» **Trecho**:
Brasil tem 8.450 militares da reserva em ministérios e tribunais

Oficiais e praças aposentados das Forças Armadas recebem bônus de 30% sobre o salário para cumprir “tarefa por tempo certo”

Arte: Poder360

Com a militarização sem precedentes promovida pelo governo Jair Bolsonaro, o Brasil já emprega 8.450 oficiais e praças aposentados das Forças Armadas em ministérios, comandos e tribunais militares. Segundo o site Poder360, os militares da reserva são contratados por uma modalidade chamada “tarefa por tempo certo”, que pode durar até dez anos e garante bônus de 30% sobre o salário. O levantamento não inclui inativos recontratados em cargos de comissão (DAS).

Portaria do comandante do Exército publicada em abril de 2019 autoriza que até 7 mil militares inativos prestem tarefa por tempo certo. Já entre os militares da ativa que foram nomeados nos Três Poderes, 92,6% estão no governo Bolsonaro, e 7,2%, no Judiciário – só um trabalha no Congresso (0,03%). Ao menos 300 estão em ministérios exclusivamente civis – o que é alvo de investigação do TCU (Tribunal de Contas da União).

Um dos desdobramentos é o desvio de função, quando o titular de um cargo exerce a atividade de outro. Em conversa com o Poder360, um dos integrantes da Corte questionou: “A tese de desvio de função de ser desenvolvida sem muita dificuldades, a partir do detalhamento das tarefas. E mais, esse pessoal todo não faz falta nas Forças Armadas? Se não faz, o que esses militares faziam antes?”.

» **Os dados**:
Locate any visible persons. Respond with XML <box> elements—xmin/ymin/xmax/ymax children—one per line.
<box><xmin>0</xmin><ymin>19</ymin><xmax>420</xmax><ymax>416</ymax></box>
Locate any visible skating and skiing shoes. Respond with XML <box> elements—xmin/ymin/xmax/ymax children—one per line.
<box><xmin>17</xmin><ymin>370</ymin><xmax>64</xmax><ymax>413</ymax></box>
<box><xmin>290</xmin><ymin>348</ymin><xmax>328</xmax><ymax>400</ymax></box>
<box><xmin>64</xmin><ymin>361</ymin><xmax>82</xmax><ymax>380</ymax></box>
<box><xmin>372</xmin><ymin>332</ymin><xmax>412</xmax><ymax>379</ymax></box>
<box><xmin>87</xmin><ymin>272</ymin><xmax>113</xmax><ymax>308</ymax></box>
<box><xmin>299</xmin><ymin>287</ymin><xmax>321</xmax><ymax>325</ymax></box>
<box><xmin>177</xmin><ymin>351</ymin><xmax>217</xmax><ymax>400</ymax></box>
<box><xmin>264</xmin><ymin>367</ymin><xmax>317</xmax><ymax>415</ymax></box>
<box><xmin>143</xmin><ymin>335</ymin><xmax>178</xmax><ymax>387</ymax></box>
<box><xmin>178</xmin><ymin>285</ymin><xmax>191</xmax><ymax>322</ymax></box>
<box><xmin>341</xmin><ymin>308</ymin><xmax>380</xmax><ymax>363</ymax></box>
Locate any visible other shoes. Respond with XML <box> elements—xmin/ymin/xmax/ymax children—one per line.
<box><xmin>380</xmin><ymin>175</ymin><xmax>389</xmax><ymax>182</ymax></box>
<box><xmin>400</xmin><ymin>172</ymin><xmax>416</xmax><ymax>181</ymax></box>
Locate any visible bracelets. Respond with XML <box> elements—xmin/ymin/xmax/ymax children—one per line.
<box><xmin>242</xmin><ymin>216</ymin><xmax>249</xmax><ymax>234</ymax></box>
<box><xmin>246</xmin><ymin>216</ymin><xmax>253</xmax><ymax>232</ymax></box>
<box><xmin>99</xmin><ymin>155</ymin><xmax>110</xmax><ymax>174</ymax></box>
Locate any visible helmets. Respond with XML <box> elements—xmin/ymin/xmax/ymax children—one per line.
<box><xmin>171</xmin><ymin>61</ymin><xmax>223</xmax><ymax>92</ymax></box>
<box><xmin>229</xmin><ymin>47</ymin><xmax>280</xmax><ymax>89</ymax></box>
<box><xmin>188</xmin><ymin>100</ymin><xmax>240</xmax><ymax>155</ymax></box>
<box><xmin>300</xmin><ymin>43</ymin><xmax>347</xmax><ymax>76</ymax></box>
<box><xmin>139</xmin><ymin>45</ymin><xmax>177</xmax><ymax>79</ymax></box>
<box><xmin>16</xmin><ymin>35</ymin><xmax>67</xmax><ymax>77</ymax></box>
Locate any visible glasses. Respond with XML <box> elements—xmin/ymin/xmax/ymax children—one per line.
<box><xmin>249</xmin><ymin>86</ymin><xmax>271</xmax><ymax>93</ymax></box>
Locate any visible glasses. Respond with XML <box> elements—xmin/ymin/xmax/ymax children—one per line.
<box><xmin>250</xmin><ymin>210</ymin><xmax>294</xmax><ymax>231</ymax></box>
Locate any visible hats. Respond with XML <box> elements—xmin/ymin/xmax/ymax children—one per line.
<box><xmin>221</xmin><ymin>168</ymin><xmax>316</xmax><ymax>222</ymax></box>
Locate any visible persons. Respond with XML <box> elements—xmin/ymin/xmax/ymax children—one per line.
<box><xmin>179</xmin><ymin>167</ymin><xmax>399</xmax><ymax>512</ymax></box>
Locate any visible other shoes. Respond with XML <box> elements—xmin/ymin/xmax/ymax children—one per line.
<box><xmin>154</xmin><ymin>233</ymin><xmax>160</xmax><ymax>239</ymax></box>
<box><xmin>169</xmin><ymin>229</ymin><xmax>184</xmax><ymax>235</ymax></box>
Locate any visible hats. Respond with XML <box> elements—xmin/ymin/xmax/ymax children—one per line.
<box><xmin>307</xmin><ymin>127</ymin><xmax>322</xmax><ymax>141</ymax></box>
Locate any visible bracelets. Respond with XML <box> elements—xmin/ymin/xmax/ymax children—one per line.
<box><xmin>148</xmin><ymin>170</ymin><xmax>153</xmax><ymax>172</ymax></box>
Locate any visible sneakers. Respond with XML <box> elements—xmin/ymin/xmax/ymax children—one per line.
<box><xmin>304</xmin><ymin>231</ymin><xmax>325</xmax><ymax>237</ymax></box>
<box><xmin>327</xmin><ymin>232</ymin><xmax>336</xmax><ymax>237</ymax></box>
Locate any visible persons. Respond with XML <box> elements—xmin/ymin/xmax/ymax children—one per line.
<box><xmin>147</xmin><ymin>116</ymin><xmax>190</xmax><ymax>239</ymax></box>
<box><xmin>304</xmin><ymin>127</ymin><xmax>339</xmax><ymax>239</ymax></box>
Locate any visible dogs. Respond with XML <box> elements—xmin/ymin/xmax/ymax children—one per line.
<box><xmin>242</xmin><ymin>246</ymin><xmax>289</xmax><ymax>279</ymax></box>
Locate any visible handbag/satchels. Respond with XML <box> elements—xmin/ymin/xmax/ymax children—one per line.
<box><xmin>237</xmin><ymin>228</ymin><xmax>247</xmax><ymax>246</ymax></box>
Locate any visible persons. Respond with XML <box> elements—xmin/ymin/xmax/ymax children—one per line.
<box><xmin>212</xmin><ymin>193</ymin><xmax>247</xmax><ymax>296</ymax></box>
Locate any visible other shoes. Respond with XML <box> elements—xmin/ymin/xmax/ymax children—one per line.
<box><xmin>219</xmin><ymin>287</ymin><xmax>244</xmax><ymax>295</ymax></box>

» **Exercícios propostos**:
A. Resuma em duas frases o texto sobre os militares da reserva em ministérios e tribunais.
B. Retome o texto sobre os militares da reserva em ministérios e tribunais e dê continuidade a ele a partir da última frase.

» **Gabarito por item**:
A. Com a militarização promovida pelo governo Jair Bolsonaro, o Brasil emprega 8.450 oficiais e praças aposentados das Forças Armadas em ministérios, comandos e tribunais militares. Eles são contratados pela modalidade “tarefa por tempo certo”, que pode durar até dez anos e garante bônus de 30% sobre o salário, e a presença de ao menos 300 militares em ministérios exclusivamente civis é alvo de investigação do TCU.

B.
Os números dos inativos da Marinha foram obtidos a partir da LAI (Lei de Acesso à Informação). Os da Aeronáutica e do Exército foram remetidos pelas assessorias dos comandos.

Dos militares que atuam fora dos quartéis, 129 estão cedidos à Imbel, a fábrica de armamentos do governo. Denúncia do MP (Ministério Público) considera o ato irregular. A empresa conseguiu na 7ª Vara da Justiça do Trabalho que o processo tramite em segredo de Justiça. O ato deixou os técnicos do MP surpresos, dado o baixo potencial da denúncia, que envolve simples disputa trabalhista.

O Ministério Público contou todos os militares ao apresentar a denúncia, ainda em 2018. Os procuradores questionam o fato de a empresa não convocar concursados para a estatal.